Famine ship revives transatlantic links


The arrival of the replica ship the Jeanie Johnston in the US this week will be an emotional time for those whose relatives sailed on the original vessel during Famine times. Anne Lucey reports

The emotion on the quayside in February as the Jeanie Johnston left Fenit, Co Kerry, for North America as she might have left 150 years ago was palpable.

Despite the biting Siberian wind and all the tribulations associated with the creation of the replica Famine ship, there is just something about the Jeanie Johnston.

And her first few hours on the voyage were not without drama. "After several fruitless tries . . . there was some thought we might go into the shelter of Dingle Harbour. But the wind was now Force 11, and the captain couldn't see getting into a small harbour where he'd sacrifice manoeuvrability . . . The ship ploughed through the afternoon and night, under bare poles, straight into the teeth of a Force 9 gale . . . "

The description is from the journal of passenger Tom Kindre. He is on board the Jeanie Johnston, and his account may be read on the Internet. He is an auxiliary with the US Coast Guard.

With slight editing, the journal might well be that of one of the 200 passengers and 17 crew on the ship in the 1840s.

When it comes to the Jeanie Johnston, there is plenty of opportunity for disorientation between the then and the now. Prof John Kudlik, a lecturer in medieval history in Pittsburgh, calls it "divine synchronicity".

In 1849, during the darkest era of the Famine ships, Prof Kudlik's great-grandfather, Daniel Dowd, left Castlemaine, Co Kerry, on board the first Jeanie Johnston, bound for Baltimore in the US. Daniel brought with him his second wife, Margaret, and their infant daughter. Four sons from his first marriage followed shortly, probably also on board the same vessel during her twice-yearly runs to Canada and the United States. Among them was John, the eldest, and Prof Kudlik's direct ancestor.

The Jeanie Johnston never lost a passenger during her 16 voyages, mostly to Quebec. There were sound economic reasons for this, explains Ms Helen O'Carroll, curator of Kerry County Museum and a researcher on the project.

Most of the ship's passengers were drawn from a small area in the vicinity of Tralee. Passengers who got to the other side would print a letter to the captain thanking him in local newspapers, a form of advertising which would be reprinted in the Kerry newspapers of the time, she said.

Family lore alerted John Kudlik to the Jeanie Johnston. The name of the ship on which his Irish ancestor travelled to the US was preserved in the family. As a teenager with a growing interest in his roots, he searched the records office in Washington.

Daniel Dowd was listed as a milkman and owner of several properties in the city. By the time he died in 1869, just 20 years after arriving in the US from Kerry, Daniel was a prosperous man. He had bought a farm in Montgomery County, Maryland, and 150 acres from which he supplied milk to Washington.

"The reason he selected the farm was because it was next to a canal," Prof Kudlik said.

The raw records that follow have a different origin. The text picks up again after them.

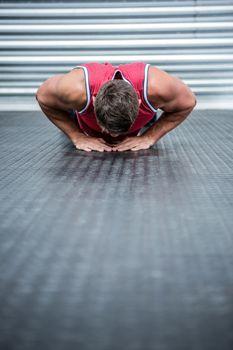 Muscular man doing push-ups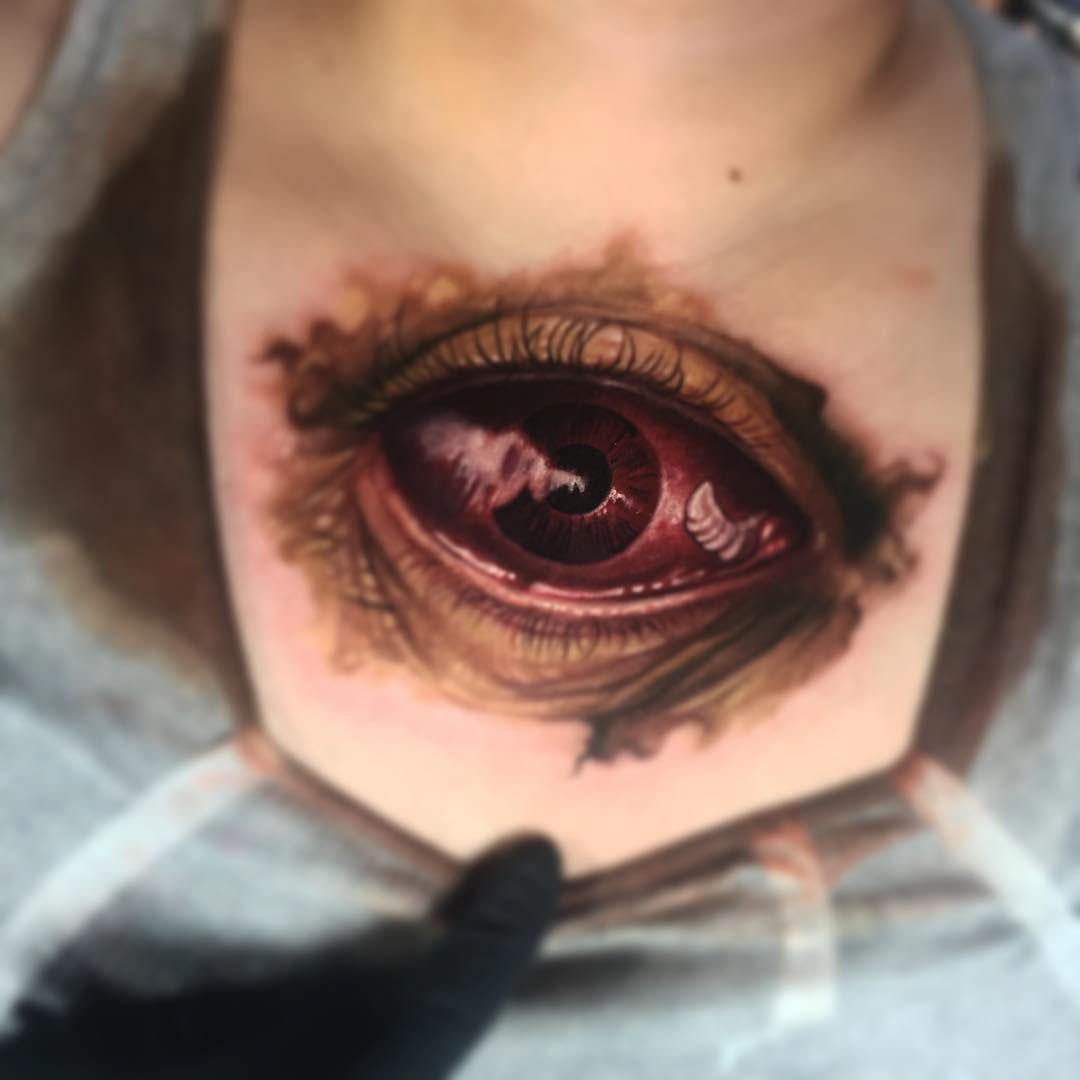 lower neck red eye tattoo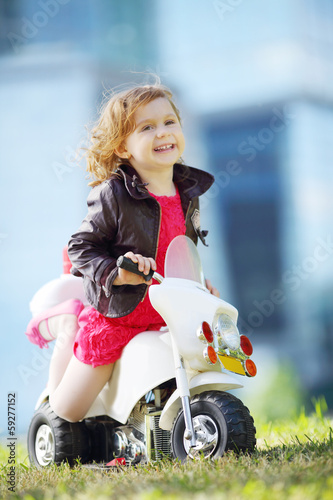 Little happy girl in leather jacket sits on toy motorbike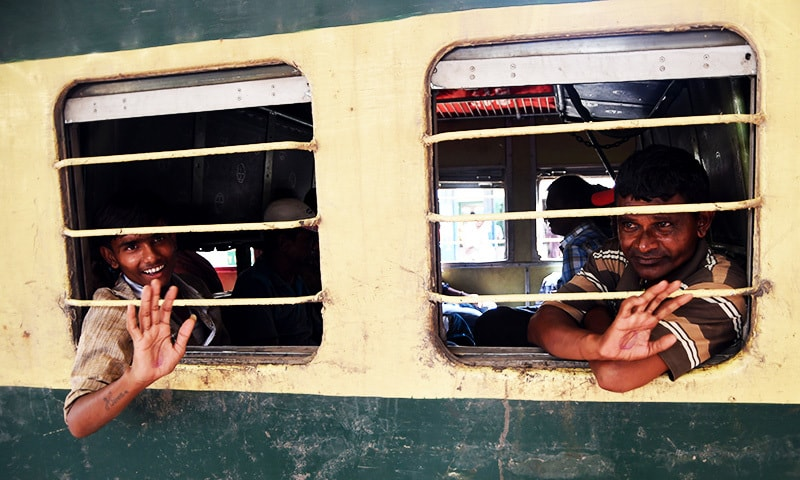 Indian fishermen released from Malir jail wave from train at a railway station in Karachi.—AFP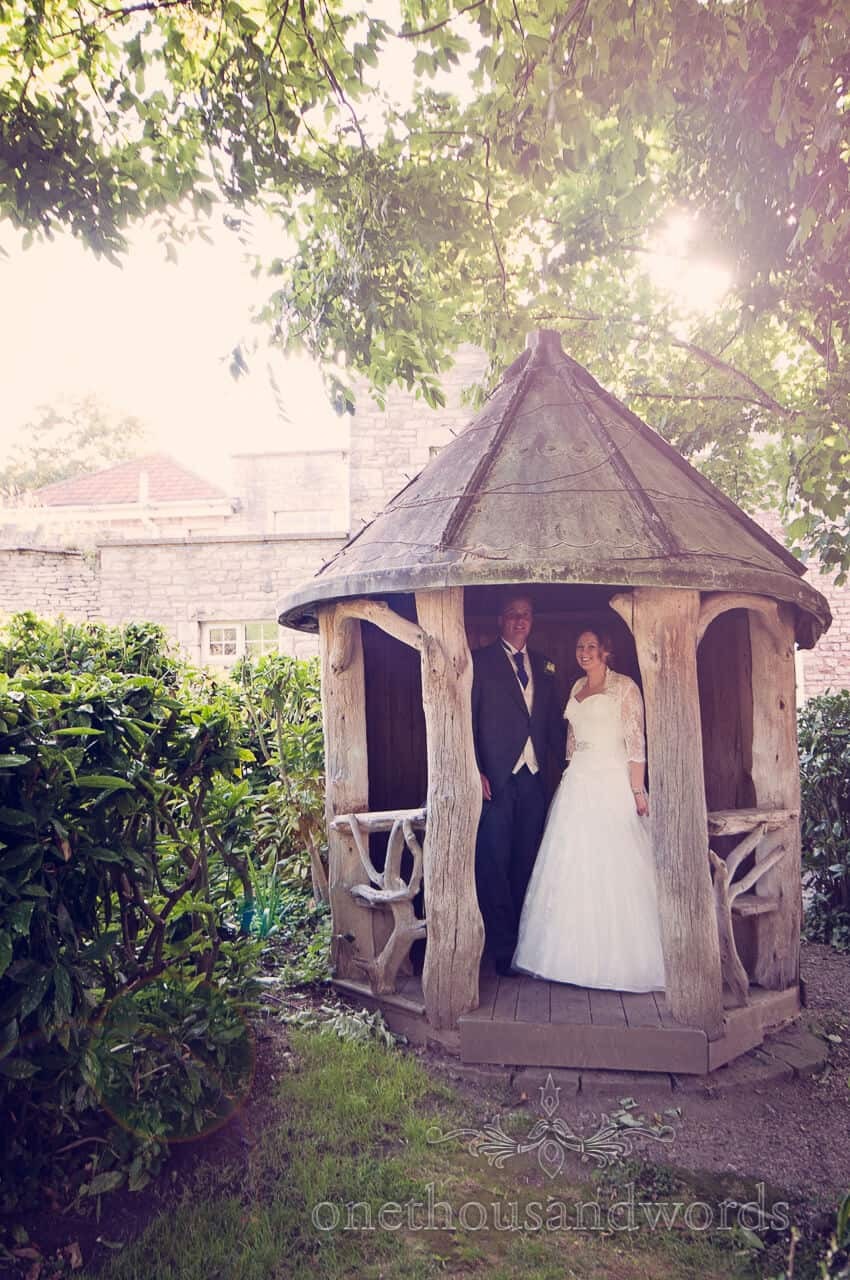 Bride and groom in lovely wooden summerhouse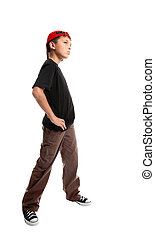 Youth standing pose - Youth in cargoes and t-shirt stands...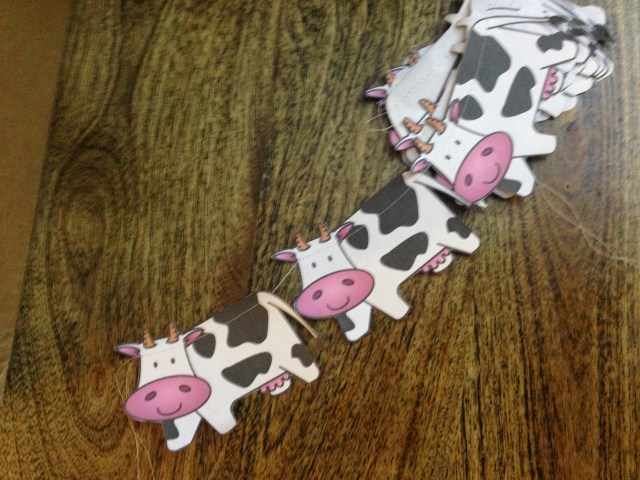 Garland of cute cartoony black-and-white cows strung together.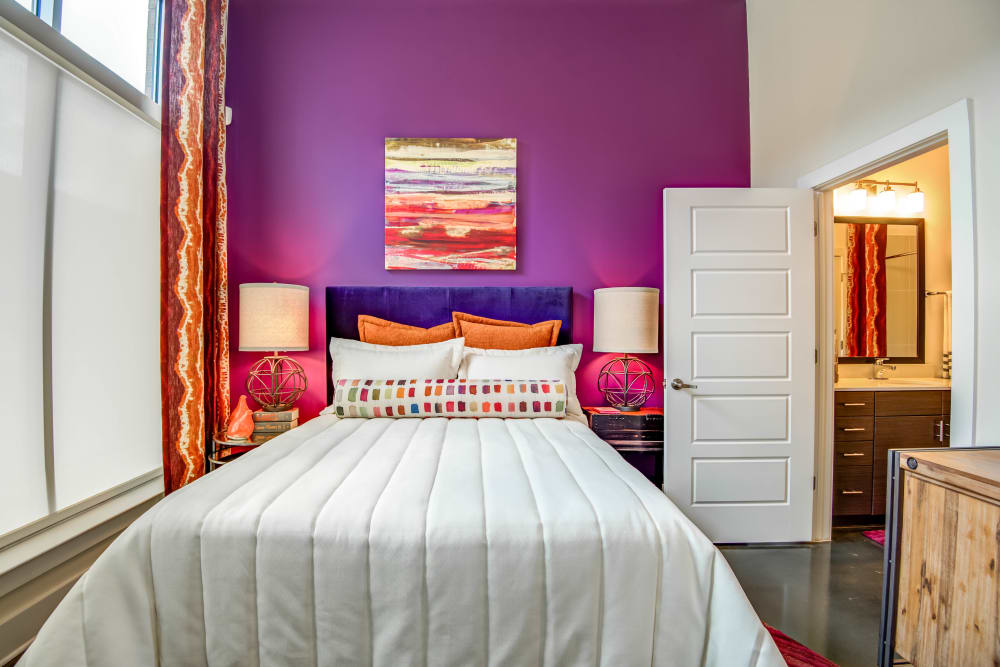 Bright colorful master bedroom at Mercury NoDa in Charlotte, North Carolina
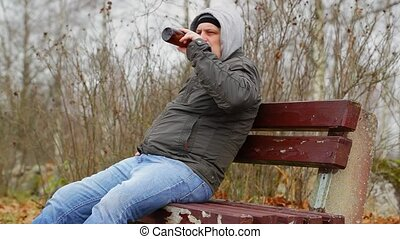 Man with beer bottle on the bench
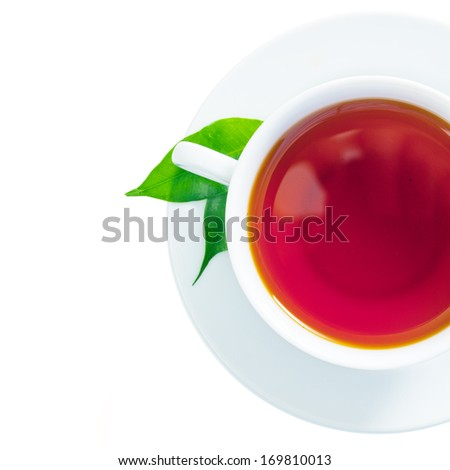 Overhead view of a refreshing cup of freshly brewed black tea with two green tea leaves in the saucer isolated on white - stock photo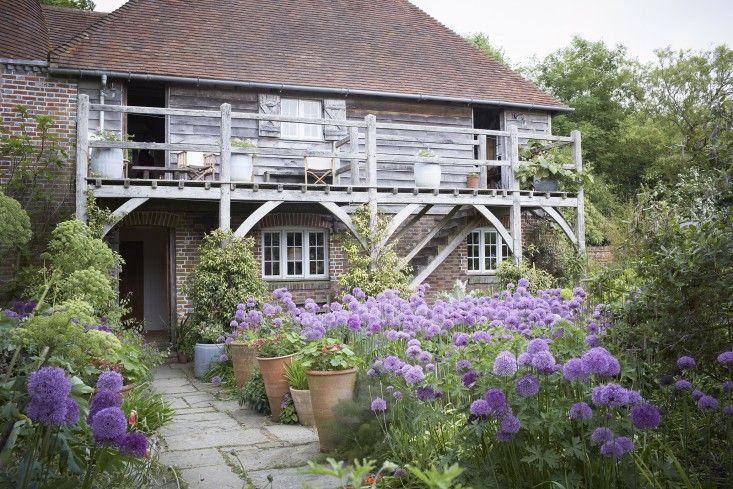 Perch Hill Farm Garden Visit   Gardenista. Large pots nestled in plantings.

Canals would have been familiar from Tralee, whose economy also depended on them. The land has been developed now, but the fine old stone house stands and is occupied.

The connections with Ireland were strong and direct for the first generation. Prof Kudlik's great-great-grandmother, Johanna Cronin, had come over from Tralee, probably from Ballymacelligot. There are doodles by Johanna on the cover of log books, still in the family possession.

Prof Kudlik only became aware of the Jeanie Johnston Project before a visit to Ireland in 1999. That visit was to prove a revelation in other ways, too. When he and his wife, Susan Showalter, met, they were unaware of their Irish origins. It transpired that Susan's ancestors, the Babbingtons, had also travelled from Ballymacelligot.

But just months before the visit Helen O'Carroll had come across an earlier generation of Babbingtons, and these had travelled on the Jeanie Johnston to Canada. Their names on a fragment of a passenger list had only been discovered the Christmas previous to the Kudliks' visit.

With the Jeanie Johnston sailing into Baltimore this summer the circle is completed, Prof Kudlik said. "It will be like watching the reincarnation of my ancestors sailing into the harbour."

The Jeanie Johnston is due to arrive in West Palm Beach, Florida, tomorrow. Following visits to ports along the east coast south of Boston up to late July, the ship will continue to north of Boston during August and September, concluding its tour in Canada where the original Jeanie Johnston was built in 1847. It will return to Tralee in early October.